PROBLEM TO WORK ON: Arrange the material as a numbered list, from the line containing "How far away is point" through the end, leaving out blank lines.

TASK INPUTS:
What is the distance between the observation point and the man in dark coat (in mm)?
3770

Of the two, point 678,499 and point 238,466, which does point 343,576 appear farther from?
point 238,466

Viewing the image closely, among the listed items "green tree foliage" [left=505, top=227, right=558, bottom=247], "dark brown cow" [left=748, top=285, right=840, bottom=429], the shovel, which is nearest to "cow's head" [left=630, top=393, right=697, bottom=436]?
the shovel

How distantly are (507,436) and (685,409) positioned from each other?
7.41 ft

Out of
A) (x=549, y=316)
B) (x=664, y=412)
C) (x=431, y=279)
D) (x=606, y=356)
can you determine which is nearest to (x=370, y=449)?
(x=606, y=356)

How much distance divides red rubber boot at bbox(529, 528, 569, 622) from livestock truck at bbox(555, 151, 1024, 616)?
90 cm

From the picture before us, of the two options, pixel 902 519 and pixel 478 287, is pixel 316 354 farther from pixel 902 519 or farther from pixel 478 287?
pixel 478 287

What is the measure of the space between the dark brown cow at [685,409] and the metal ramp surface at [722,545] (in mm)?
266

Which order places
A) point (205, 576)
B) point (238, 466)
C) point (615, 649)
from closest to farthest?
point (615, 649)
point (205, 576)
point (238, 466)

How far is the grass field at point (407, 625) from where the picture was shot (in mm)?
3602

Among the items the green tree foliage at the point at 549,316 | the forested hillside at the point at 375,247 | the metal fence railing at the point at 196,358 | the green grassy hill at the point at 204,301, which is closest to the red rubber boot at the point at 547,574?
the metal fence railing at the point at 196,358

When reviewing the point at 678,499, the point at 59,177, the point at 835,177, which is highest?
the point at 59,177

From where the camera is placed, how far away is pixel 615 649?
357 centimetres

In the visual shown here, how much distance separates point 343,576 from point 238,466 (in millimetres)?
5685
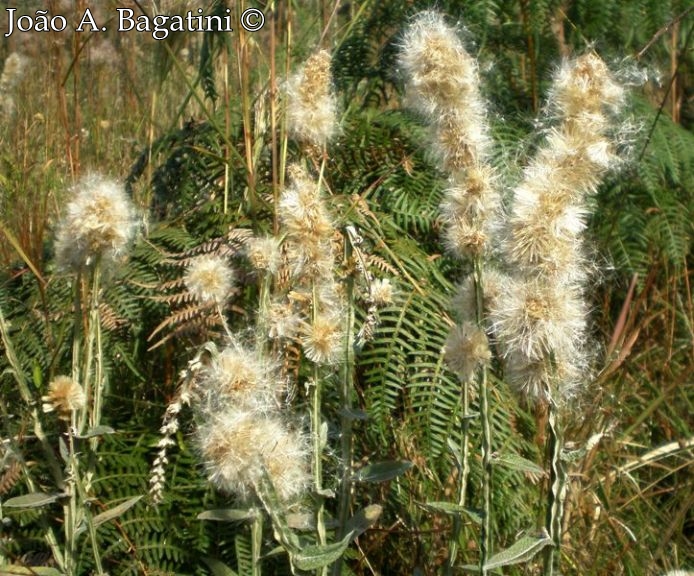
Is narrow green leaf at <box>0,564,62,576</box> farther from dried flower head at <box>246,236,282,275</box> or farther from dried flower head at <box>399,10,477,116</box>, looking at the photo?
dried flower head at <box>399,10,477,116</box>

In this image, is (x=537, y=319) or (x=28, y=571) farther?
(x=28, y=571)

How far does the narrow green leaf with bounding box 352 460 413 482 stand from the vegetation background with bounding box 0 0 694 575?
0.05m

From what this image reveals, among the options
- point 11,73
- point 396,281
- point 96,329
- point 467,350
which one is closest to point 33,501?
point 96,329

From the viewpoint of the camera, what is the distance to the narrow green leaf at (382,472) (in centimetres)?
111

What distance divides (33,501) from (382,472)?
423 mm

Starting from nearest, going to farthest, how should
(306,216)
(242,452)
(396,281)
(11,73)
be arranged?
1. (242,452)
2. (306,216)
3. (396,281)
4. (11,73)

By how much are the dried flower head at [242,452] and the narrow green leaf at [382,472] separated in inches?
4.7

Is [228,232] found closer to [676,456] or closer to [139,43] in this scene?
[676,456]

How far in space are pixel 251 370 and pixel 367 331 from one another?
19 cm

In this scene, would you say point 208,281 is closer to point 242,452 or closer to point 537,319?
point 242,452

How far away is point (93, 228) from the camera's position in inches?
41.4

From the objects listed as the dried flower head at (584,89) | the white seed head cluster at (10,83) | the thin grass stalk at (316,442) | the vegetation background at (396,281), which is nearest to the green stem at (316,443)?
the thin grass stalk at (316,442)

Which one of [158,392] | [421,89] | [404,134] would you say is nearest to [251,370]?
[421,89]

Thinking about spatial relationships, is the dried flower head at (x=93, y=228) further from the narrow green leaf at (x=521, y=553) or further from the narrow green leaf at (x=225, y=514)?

REPLY TO THE TASK:
1. How far away is point (93, 228) from the camera's position in inches?
2. 41.4
3. From the objects listed as the dried flower head at (584,89) | the white seed head cluster at (10,83) | the thin grass stalk at (316,442) | the vegetation background at (396,281), which is nearest to the green stem at (316,443)?
4. the thin grass stalk at (316,442)
5. Which one of [158,392] | [421,89] | [404,134] would you say is nearest to [251,370]?
6. [421,89]
7. Thinking about spatial relationships, is the dried flower head at (x=93, y=228) further from the narrow green leaf at (x=521, y=553) or further from the narrow green leaf at (x=225, y=514)?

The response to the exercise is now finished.